Mais il ne suffit pas de caractériser par des signes l’intonation et la durée des sons, il est nécessaire en outre d’en indiquer l’intensité. Nous n’avons pour cela, dans l’écriture musicale, que les caractères F, P, FF, PP, >, < écrits au-dessus de la portée ; mais, outre que ces signes rentrent en partie dans l’écriture vulgaire et encombrent d’une manière désagréable l’intervalle qui sépare les portées les unes des autres, il s’en faut qu’ils aient assez de précision, et qu’ils puissent exprimer nettement toutes les nuances d’intensité. Ce qu’il y aurait à faire de plus parfait pour atteindre ce but serait sans doute de varier la teinte des notes, de telle sorte que le noir le plus intense répondit au son le plus énergique, et qu’un son qui doit, à peine se faire entendre fût représenté par une note qu’on pût à peine distinguer du blanc du papier ; mais, comme cette pratique entraînerait trop de difficultés d’exécution, on pourrait y suppléer en variant la largeur des notes de manière que le son le plus plein serait représenté par une note qui remplirait exactement l’intervalle entre deux lignes consécutives de la portée, tandis qu’un son très-faible serait représenté par un trait aussi délié qu’on pourrait le faire sans qu’il cessât d’être visible, et qu’on tracerait au milieu de l’intervalle entre ces mêmes lignes.

Voilà par quelles attentions on pourrait amener notre écriture musicale à reposer sur le plus petit nombre de conventions possible ; à être, pour ainsi dire, devinée par tout le monde, sans le secours des gens de l’art, et à être presque exactement pour les yeux ce que serait pour l’oreille le chant qu’elle représenterait.

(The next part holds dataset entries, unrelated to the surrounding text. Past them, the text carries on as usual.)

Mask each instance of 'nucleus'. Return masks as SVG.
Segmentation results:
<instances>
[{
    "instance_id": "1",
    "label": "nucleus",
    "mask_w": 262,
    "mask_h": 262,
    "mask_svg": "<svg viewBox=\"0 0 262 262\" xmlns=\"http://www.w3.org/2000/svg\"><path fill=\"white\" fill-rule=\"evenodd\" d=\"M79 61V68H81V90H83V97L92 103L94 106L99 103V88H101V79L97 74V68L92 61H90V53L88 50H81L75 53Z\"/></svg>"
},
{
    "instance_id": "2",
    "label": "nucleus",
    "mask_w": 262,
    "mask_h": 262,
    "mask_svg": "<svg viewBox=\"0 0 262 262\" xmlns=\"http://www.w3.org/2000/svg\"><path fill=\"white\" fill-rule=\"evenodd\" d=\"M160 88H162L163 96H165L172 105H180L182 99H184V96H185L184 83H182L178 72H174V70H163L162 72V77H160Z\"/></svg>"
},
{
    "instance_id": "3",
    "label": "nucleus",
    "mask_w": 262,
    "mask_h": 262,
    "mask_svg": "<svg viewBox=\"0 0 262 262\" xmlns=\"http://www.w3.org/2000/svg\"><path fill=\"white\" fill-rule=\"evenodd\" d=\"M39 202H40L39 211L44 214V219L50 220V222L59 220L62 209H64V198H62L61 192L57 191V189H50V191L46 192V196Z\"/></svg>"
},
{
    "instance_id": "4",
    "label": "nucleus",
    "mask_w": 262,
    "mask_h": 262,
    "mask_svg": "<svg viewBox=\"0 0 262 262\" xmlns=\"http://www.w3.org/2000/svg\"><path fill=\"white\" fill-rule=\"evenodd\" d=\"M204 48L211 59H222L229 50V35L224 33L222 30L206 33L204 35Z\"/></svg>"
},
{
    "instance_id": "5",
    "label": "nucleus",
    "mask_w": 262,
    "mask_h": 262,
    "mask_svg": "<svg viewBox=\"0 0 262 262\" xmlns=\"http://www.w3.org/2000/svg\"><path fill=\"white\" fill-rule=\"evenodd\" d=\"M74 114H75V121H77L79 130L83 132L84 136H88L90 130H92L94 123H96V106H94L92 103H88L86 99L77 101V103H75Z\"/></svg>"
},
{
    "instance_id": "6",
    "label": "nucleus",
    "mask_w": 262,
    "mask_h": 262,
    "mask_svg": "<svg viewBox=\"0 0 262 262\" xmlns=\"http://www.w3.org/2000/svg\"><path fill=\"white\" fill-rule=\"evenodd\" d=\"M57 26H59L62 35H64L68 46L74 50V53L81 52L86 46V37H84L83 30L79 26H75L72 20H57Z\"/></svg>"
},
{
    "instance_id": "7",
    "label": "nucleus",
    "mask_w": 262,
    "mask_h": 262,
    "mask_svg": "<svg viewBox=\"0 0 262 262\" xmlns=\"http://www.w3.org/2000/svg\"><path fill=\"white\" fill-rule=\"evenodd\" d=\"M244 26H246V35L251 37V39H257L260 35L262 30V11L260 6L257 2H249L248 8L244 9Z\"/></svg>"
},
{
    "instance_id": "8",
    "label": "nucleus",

Qui sait ce que la pratique de ce système pourrait exercer d’influence sur l’art, toujours parait-il assez probable qu’on s’accoutumerait à juger à la simple vue de la beauté d’une mélodie, et à reconnaître le même trait de chant partout où il se rencontrerait, par la seule courbe que formerait sur la portée la série des notes qui le caractériserait ; courbe qui serait partout semblable à elle-même[1].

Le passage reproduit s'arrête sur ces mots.